The EU adopted amendments to the current EU sanctions against Russia on 4 December 2014. These amendments are implemented via Council Regulation (EU) No 833/2014 (as amended) (“Regulation 833/2014”). They are intended to both provide additional clarity on the scope and application of restrictions regarding oil exploration and production projects in Russia and provide a number of carve outs to the existing restrictions on making new loans or credit with a maturity exceeding 30 days available to certain Russia entities after 12 September 2012.
The amendments do not introduce new sanctions nor widen the scope of existing sanctions. They were adopted by Council Decision 2014/842/CFSP and Council Regulation (EU) No 1290/2014 (the “New Regulation”) and came into force on 6 December 2014.
The key elements of the amendments are as follows:
- The New Regulation clarifies what is meant by “deep water” and “arctic” oil exploration and production, as well as “shale oil projects” by replacing the wording “deep water oil exploration and production, arctic oil exploration and production, or shale oil projects” used in the restrictions targeting Russia’s energy sector in Articles 3 and 3(a) of Regulation 833/2014 with the following more specific: “oil exploration and production in waters deeper than 150 metres; oil exploration and production in the offshore area north of the Arctic Circle; or Projects that have the potential to produce oil from resources located in shale formations by way of hydraulic fracturing. It does not apply to exploration and production through shale formations to locate or extract oil from non-shale reservoirs”.
The following table therefore illustrates the changes made by the New Regulation:
Click here to view the table.
- The New Regulation clarifies that the measures against the Russia energy sector, contained in Articles 3, 3a and 4(3) of Regulation 833/2014, apply to Russia including its Exclusive Economic Zone and Continental Shelf.

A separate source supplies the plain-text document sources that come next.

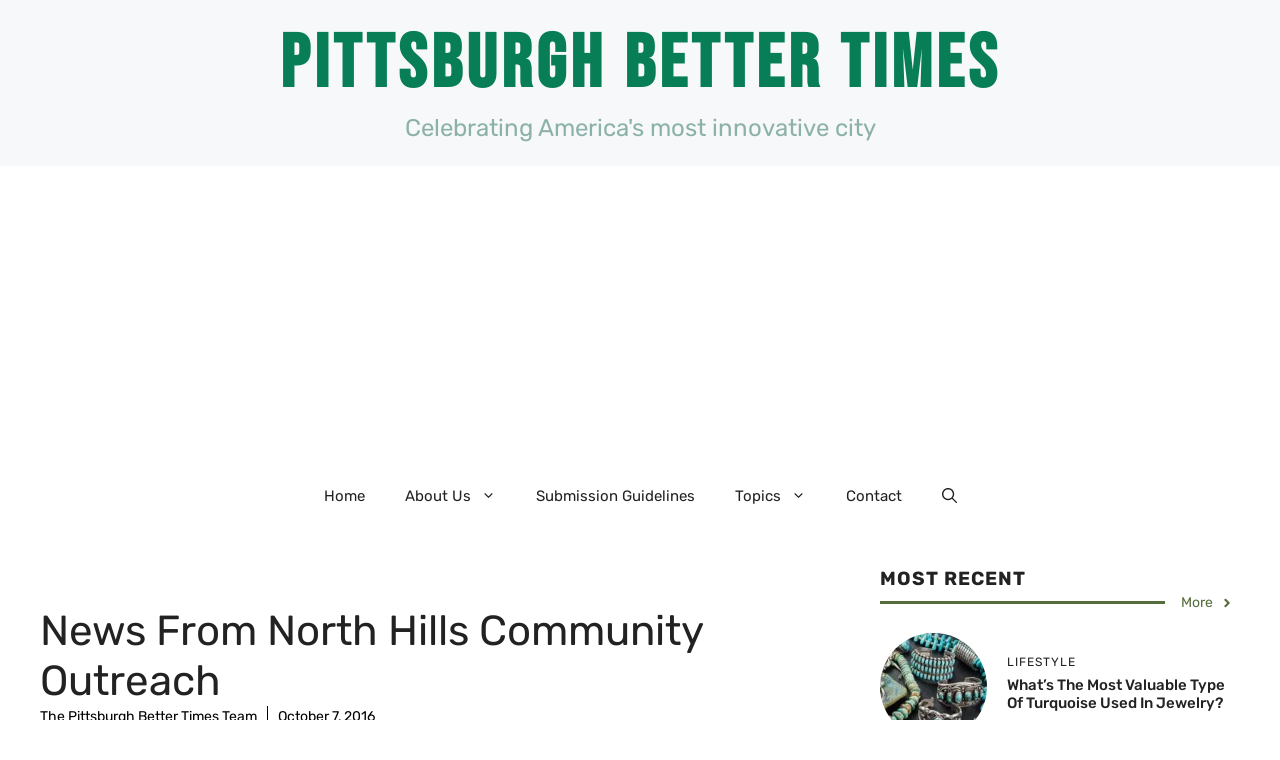

--- FILE ---
content_type: text/html; charset=utf-8
request_url: https://www.google.com/recaptcha/api2/aframe
body_size: 267
content:
<!DOCTYPE HTML><html><head><meta http-equiv="content-type" content="text/html; charset=UTF-8"></head><body><script nonce="H-eipEkLw-G7bWGxR0upeA">/** Anti-fraud and anti-abuse applications only. See google.com/recaptcha */ try{var clients={'sodar':'https://pagead2.googlesyndication.com/pagead/sodar?'};window.addEventListener("message",function(a){try{if(a.source===window.parent){var b=JSON.parse(a.data);var c=clients[b['id']];if(c){var d=document.createElement('img');d.src=c+b['params']+'&rc='+(localStorage.getItem("rc::a")?sessionStorage.getItem("rc::b"):"");window.document.body.appendChild(d);sessionStorage.setItem("rc::e",parseInt(sessionStorage.getItem("rc::e")||0)+1);localStorage.setItem("rc::h",'1767863096253');}}}catch(b){}});window.parent.postMessage("_grecaptcha_ready", "*");}catch(b){}</script></body></html>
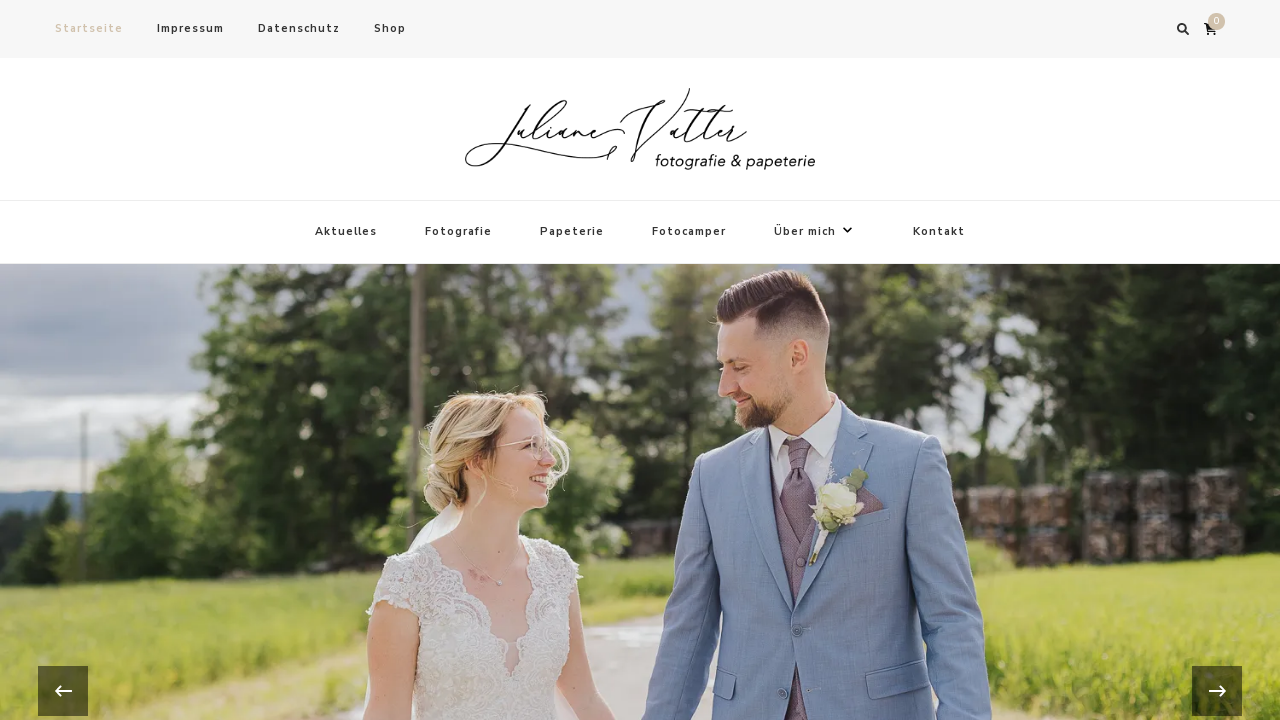

--- FILE ---
content_type: text/html
request_url: http://juliane.vatter.info/
body_size: 450
content:
<!DOCTYPE html PUBLIC "-//W3C//DTD XHTML 1.0 Frameset//EN" "http://www.w3.org/TR/xhtml1/DTD/xhtml1-frameset.dtd">

<html>
<head>
<title>Juliane Vatter Fotografie & Papeterie</title>
<meta name="keywords" content="Fotograf, Fotografie, Hochzeit, Waldshut, Hochrhein, Schweiz, Heiraten" />
<meta name="description" content="Fotografie und Papeterie in Waldshut Tiengen am Hochrhein" />
<meta http-equiv="content-type" content="text/html; charset=UTF-8" />
</head>
<frameset rows="100%">
<frame src="https://julianewaesserle.de" title="Juliane Vatter Fotografie & Papeterie" frameborder="0" noresize="noresize"/>
<noframes>
<body>
<h1>Juliane Vatter Fotografie & Papeterie</h1>
<p><a href="https://julianewaesserle.de">http://juliane.vatter.info/</a></p>
</body>
</noframes>
</frameset>
</html>


--- FILE ---
content_type: text/css
request_url: https://julianewaesserle.de/wp-content/plugins/giga-slider/css/client.css?ver=6.7.2
body_size: 990
content:

.cleaner{
	clear: both;
}

/* begin thumbnails */
div.camera_thumbs_cont{
	/*background-color: #FF0000;*/
}
/* end thumbnails */

/* camera caption link inherits important styles */
.camera_caption a{
	padding: 0 !important;
	margin: 0 !important;
	background: transparent !important;
	font-size: inherit !important;
	color: inherit !important;
	text-decoration: inherit !important;
	opacity: inherit !important;
	filter: inherit !important;
}
.camera_caption a:link, .camera_caption a:visited, .camera_caption a:hover, .camera_caption a:active{
	color: inherit !important;
	text-decoration: inherit !important;
}img.camera_thumb.extraLarge{	width: 150px !important;	height: 110px !important;}img.camera_thumb.large{	width: 125px !important;	height: 90px !important;}img.camera_thumb.medium{	width: 100px !important;	height: 75px !important;}img.camera_thumb.small{	width: 75px !important;	height: 50px !important;}img.camera_thumb.extraSmall{	width: 50px !important;	height: 35px !important;}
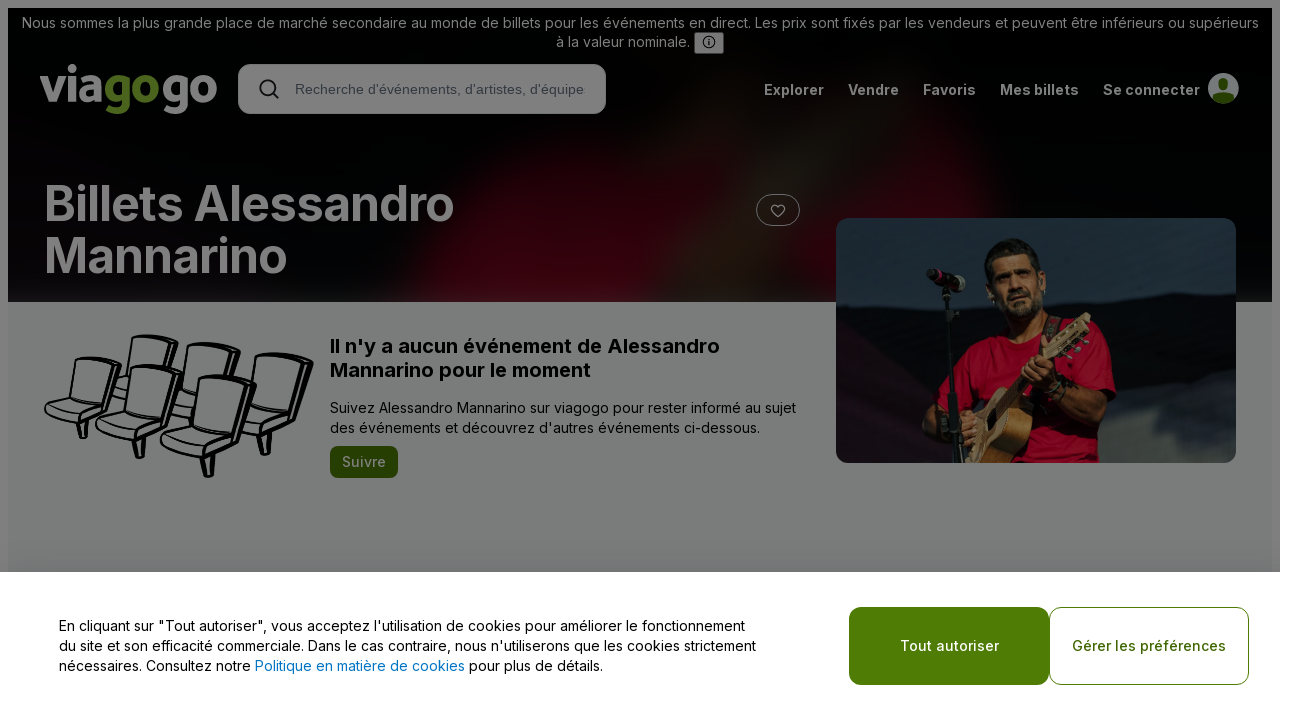

--- FILE ---
content_type: application/javascript
request_url: https://ws.vggcdn.net/Scripts/d/e/v/index.D5SRkScz.chunk.js
body_size: 3010
content:
import{j as e,r as M,q as _}from"./vendor.CwaM6P7F.chunk.js";import{e as z,B as Y,R as q,a8 as H,F as k,f as N,N as S,A as Z,i as U,L as I,a as V,a6 as p,t as A,a7 as f}from"./viagogo-modules.0kmzieMm.chunk.js";import{dg as K,ai as W,dh as j,di as a,dj as u,dk as o,C as n,u as G,f as P,X as B,d2 as Q,c as E,dl as J,dm as x,dn as w,dp as X,dq as $,F as g,dr as L,ds as ee,dt as se,w as T,du as te,cz as ne,s as re,P as ae,a as oe,I as ie,e as de}from"./viagogo-app-entrypoint.C92JByjU.chunk.js";import"./SentryTags.C9HM4mG1.chunk.js";(function(){try{var s=typeof window<"u"?window:typeof global<"u"?global:typeof globalThis<"u"?globalThis:typeof self<"u"?self:{};s.SENTRY_RELEASE={id:"prod-discovery-660417"}}catch{}})();try{(function(){var s=typeof window<"u"?window:typeof global<"u"?global:typeof globalThis<"u"?globalThis:typeof self<"u"?self:{},t=new s.Error().stack;t&&(s._sentryDebugIds=s._sentryDebugIds||{},s._sentryDebugIds[t]="4850408d-eaa5-4fe1-a086-7d6447cbfc22",s._sentryDebugIdIdentifier="sentry-dbid-4850408d-eaa5-4fe1-a086-7d6447cbfc22")})()}catch{}const le=()=>e.jsxs(e.Fragment,{children:[e.jsx(K,{children:e.jsx(W,{})}),e.jsxs(j,{children:[e.jsxs(a,{children:[e.jsx(u,{}),e.jsx(o,{children:e.jsx(n,{id:"TjSK2Y7iXBnC6j4cxZ9nud8Da3arsdChxw3l+4eJwKIAAJ2uLwA="})})]}),e.jsxs(a,{children:[e.jsx(u,{}),e.jsx(o,{children:e.jsx(n,{id:"Enqb0AzlvLNKbs5tiTxmRo7juUK3HWttlAB4t6+GvjcAAJ6uLwA="})})]}),e.jsxs(a,{children:[e.jsx(u,{}),e.jsx(o,{children:e.jsx(n,{id:"WwA97cRZPc7yRlgDMF4CMKCGO6SNpKvs/rqwY1jJyP8AAKKuLwA="})})]}),e.jsxs(a,{children:[e.jsx(u,{}),e.jsx(o,{children:e.jsx(n,{id:"AoTnk2hDxJTZo0Hv+4ZCnntezW8wsR7M0pYKMS0gB3AAAKiuLwA="})})]})]})]}),y=({url:s,title:t,newTab:i,onClick:d,children:l})=>e.jsx(I,{kind:V.Navigation,url:s,title:t,newTab:i,onClick:d,children:l}),ce=({links:s})=>e.jsx(e.Fragment,{children:s.map(t=>e.jsx(L,{children:e.jsx(y,{url:t.url??"#",title:t.text,onClick:()=>{re(oe.CLICK,ae.FOOTER_SUPPORT_LINK_CLICK,t.text)},children:t.text})},t.url))}),ue=_.footer.withConfig({componentId:"sc-2250e124-0"})(["margin-top:",";"],s=>s.theme.spacing(4)),xe=()=>{const s=P(),t=E("TzmsQ4r/emJcRSyqJVhkY3YmK7IGR6e5gwTgNeynKQcAAI8ZHQA=");return s.theme==="purple"?e.jsxs(e.Fragment,{children:[e.jsx(K,{children:e.jsx(I,{title:t,url:T("/promise"),children:e.jsx(ie,{size:{height:41,width:144},alt:"fan protect gurantee",src:`${de.getAssetsUrl()}/images/Assets/Icons/bfx/fanprotect.724c822d.svg`})})}),e.jsxs(j,{children:[e.jsxs(a,{children:[e.jsx(p,{kind:f.buyWithConfidence,size:A.large}),e.jsx(o,{children:e.jsx(n,{id:"wG81K9IbcnXk5tH9AUGRK5Gj6lj4ZnunzoSu7Etahe8AAKmcGwA="})})]}),e.jsxs(a,{children:[e.jsx(p,{kind:f.seat,size:A.large}),e.jsx(o,{children:e.jsx(n,{id:"zwpvKOF12m2vE2QC60lHXqsYHwkmzQOZn/qUHhT4q3sAAKqcGwA="})})]}),e.jsxs(a,{children:[e.jsx(p,{kind:f.guarantee,size:A.large}),e.jsx(o,{children:e.jsx(n,{id:"WpH+Fp78Mh1i/rF383S1sOk/KJu01/OKT9YZQMqYwIQAAKucGwA="})})]})]})]}):null},je=H(s=>s.isSh,xe)(le),O=({companyLinks:s,supportLinks:t,getLocationSettingsUrl:i})=>{const d=G("desktop"),l=G("tablet"),v=P(),c=B(),R=!Q(),m=E("0RYYCj97lb0rAbE1r8mNTFkcieWHVE08b5HBp0Zmp7wAAD8TEAA="),[D,b]=M.useState(window.location.search.includes("cookies"));if(v.isNativeApp)return null;let h=0;d?h=-1:l&&(h=2);let C=-1;return(d||l)&&(C=3),e.jsx(ue,{children:e.jsx(J,{children:e.jsxs(z,{fluid:[!0,!0,!0,!0,!0],children:[e.jsx(Y,{pb:[8],children:e.jsxs(q,{top:[!0],between:[!1,!1,!1,!0,!0],children:[e.jsxs(x,{span:[12,12,6,3,3],style:{order:C},children:[e.jsx(w,{children:e.jsx(n,{id:"U2/uc4dncQoHLfGdBdZ+qRhF8eR74FkPBCZofIRpoL8AAD2eGwA="})}),e.jsx(X,{getLocationSettingsUrl:i}),e.jsx($,{getLocationSettingsUrl:i})]}),R&&e.jsx(x,{span:[12,12,6,3,3],style:{order:h},children:e.jsx(je,{isSh:c})}),e.jsxs(x,{span:[12,12,6,3,3],gutter:[0,0,2,4,4],children:[e.jsx(w,{children:e.jsx(k,{id:g.FooterOurCompanyContent,control:()=>e.jsx(n,{id:"A+KD4FCdakUWaFY0lL7Gc8vNnmX5LpzRDmDGyFHfm4UAAAGcGwA="}),variant:()=>e.jsx(n,{id:"A+KD4FCdakUWaFY0lL7Gc8vNnmX5LpzRDmDGyFHfm4UAAAGcGwA="})})}),e.jsx(j,{children:s?.map(r=>e.jsx(L,{children:e.jsx(y,{url:r.url??"#",title:r.text,children:r.text})},r.url))})]}),e.jsxs(x,{span:[12,12,6,3,3],gutter:[0,0,2,4,4],children:[e.jsx(w,{children:e.jsx(n,{id:"OyVecDfat4QSb9f3AwQHFhny4qw9wo+81kAZONl8jVgAAAKcGwA="})}),e.jsx(j,{children:e.jsx(k,{id:g.FooterCombineHelpCenterAndContactUsLinksVG,canParticipate:()=>!c,recordType:N.IN_VIEW,control:({children:r})=>r,variant:({children:r})=>r,children:e.jsx(ce,{links:t??[]})})})]})]})}),e.jsx("hr",{}),e.jsx(ee,{column:[1,1],row:[-1,-1,-1],children:e.jsxs(se,{span:[12,12,12,12],children:[c&&e.jsx(n,{id:"3dlp53ICYbq0I+Z2uGtGKuri3jWmD6ZJioDuRuMqB0sAAPUqKwA=",raw:!0}),!c&&e.jsxs(e.Fragment,{children:[e.jsx(n,{id:"Qsa70gW/QFQIwdEGomjJh+0i+kFWaCiIKEpCyXM9q1sAAAwcEAA=",raw:!0}),e.jsx(S,{}),e.jsx(y,{title:m,url:T("/about/company"),newTab:!0,children:m}),e.jsx("br",{}),e.jsx(n,{id:"/9hPf4F3LVSfv+OEbkC0PxJlhddowJG24nO77W+9bZMAAOdiGAA=",raw:!0})]}),e.jsx(Z,{id:g.CookiesPreferencesModal,feature:()=>e.jsxs(e.Fragment,{children:[e.jsxs(te,{onClick:()=>{b(()=>!0)},variant:U.link,children:[e.jsx(S,{}),"Do Not Share My Personal Information/Your Privacy Choices"]}),e.jsx(ne,{open:D,setOpen:r=>{b(r);const F=new URL(window.location.href);F.searchParams.delete("cookies"),window.history.replaceState({},"",F.toString())}})]}),canParticipate:()=>!0})]})})]})})})},we=Object.freeze(Object.defineProperty({__proto__:null,Footer:O},Symbol.toStringTag,{value:"Module"})),ge=Object.freeze(Object.defineProperty({__proto__:null,Footer:O},Symbol.toStringTag,{value:"Module"}));export{O as F,we as a,ge as i};
//# sourceMappingURL=index.D5SRkScz.chunk.js.map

- The New Regulation clarifies that the derogations in Regulation 833/2014 applying to contracts or agreements concluded before a specified date1 also apply to ancillary contracts necessary for the execution of such contracts.
- The previous carve out in Article 5 of Regulation 833/2014 from the prohibition on making or participating in loans or credit with a maturity of greater than 30 days for the purpose of financing non-prohibited imports or exports has also been extended so that it applies not only to trade between the Union and Russia but also to trade between the Union and any third State. This new scope expressly includes “expenditure for goods and services from another third State that is necessary for executing the export or import contracts”.
- The existing prohibition on making new loans or credit with a maturity exceeding 30 days available to certain Russia entities after 12 September 2012, shall not apply to any drawdown or disbursements made under a contract concluded before 12 September 2014 subject to the following conditions:
- that all the terms and conditions of such drawdown or disbursements (including provisions concerning the length of the repayment period, the interest rate applied or the interest rate calculation method and the maximum amount) were agreed before 12 September 2014, and were not modified on or after that date; and
- that before 12 September 2014, a contractual maturity date was fixed for the repayment in full of all funds made available and for the cancellation of all the commitments, rights and obligations under the contract.